いま大学は大きな転機を迎えているといえる。新しい改革を断行できている大学と、古くからの伝統の固執する大学に。魅力的な大学作りという点で、大学の改革の度合いがどの程度進んでいるかを考えてほしい。
教員の出身大学と専任教員数からある程度のことがわかる。「大学改革」という言葉が叫ばれて久しいが、その実体は一体どのようなものかなかなかわからない。しかし、教員の出身大学を見れば教授会の力関係が明確に浮き彫りになる。見かけは大学改革を叫んでいても、すべての教員を同じ出身大学で固めていると、実際は封建的な体制が温存されているという見方ができる。教授会の力が強すぎると改革が断行できないのだ。
また、ある特定の大学出身者だけが教員を占めている場合も、その学閥の傘下になっていると考えられる。教授会は人事権を持っているので、できるだけその力を維持しようとする。そうすると教員の採用も自分達だけで決めてしまいたい。大学は実際公募という形で教員を採用しているが、すでに事前の話し合いでは採用予定者が決まっているのに、体面上公募して選考をする場合も多い。
健全な大学ほど広く日本中で、あるいは世界で人材を集める。大学の規模に対して十分な教員数が揃っているかどうかも重要なチェックポイントだ。学生数が多いわりに教員が少ないということは、大教室での授業が多く、丁寧な指導ができないことをあらわしている。非常勤といわれるアルバイト教員を多く雇うことにもなる。大学経営の一番大きな負担は人件費なので、大学側としてはできるだけ減らしたいというのが本音だろう。しかし、それでも十分な教員を抱えることは適切な教育環境にとって必要条件ではないだろうか。
ここで実際に早稲田大学と慶應義塾大学の経済学部を比較してみよう。
■早稲田では、経済学部(定員425名)の専任教員(一般教養を除く)は30名。

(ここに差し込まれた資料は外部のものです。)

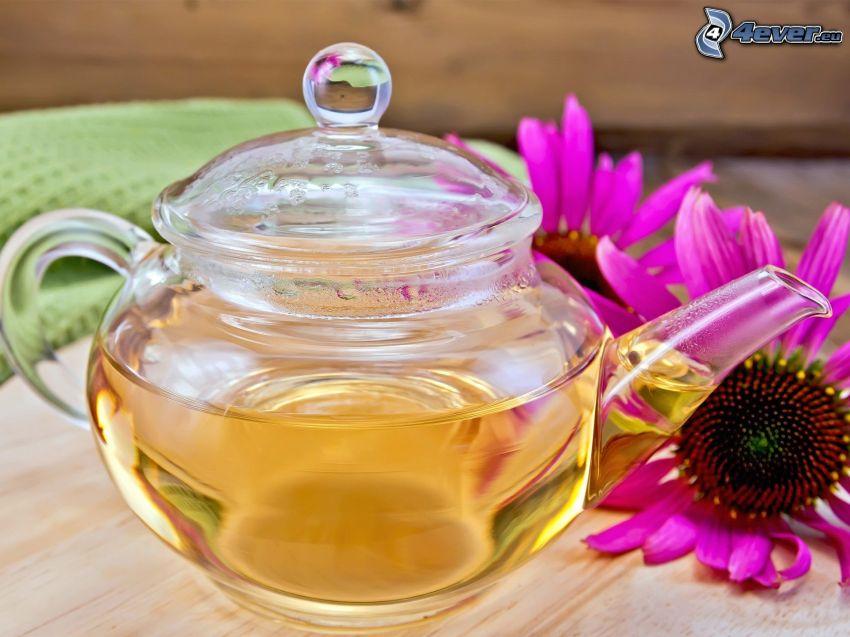 teapot, Echinacea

1人当たりの教員の担当する学生数は約14名。教員の出身大学は以下の通り。
1.記載なし 11名
2.早稲田大 8名
3.東大 4名
4.一橋大 2名
5.京大 2名
6.筑波大 1名
7.慶応大 1名
8.東工大 1名
■慶應義塾の経済学部(定員1,200名)の専任教員(一般教養を除く)は77名。1人当たりの教員の担当する学生数は約16名。教員の出身大学は以下の通り。
1.慶応大 41名
2.東大 12名
3.京大 4名
4.以下1名の大学
スタンフォード大、大阪大、東京外大、早稲田大、シカゴ大、ウィスコンシン大、筑波大、ミネソタ大、東工大、オーストラリア国立大、ジョンズホプキンス大。
早稲田は非常に純血性を重んじていたために大学改革が遅れたといわれている。出身大学の「記載なし」が気にかかるが、最近ではかなり変化があったようだ。一方、慶應義塾は広く世界からも人材を登用しているといえる。さすがに大学改革の旗手といわれるだけのことはある。
大学をブランドだけで選ぶことも大切だ。しかし、大学入学後中途退学者数が増加しており、各大学もその対処に苦慮している。いろいろな角度からもう一度自分が通う大学を考えてみるのもいいだろう。
大学合格だけが人生の目標ではない。しかし、より豊かな人生を送るためにも、大学生活は大きな転機となるはずだ。上記の点からも自分の通う大学をじっくり吟味してほしい。
オープンキャンパスに行くだけでは、あまりよくわからないもの。実際に大学の周辺を歩いてみたり、先輩の案内で実際の授業に出てみるのもいい。本当に自分を成長させてくれる大学との出会いがあることを祈っている。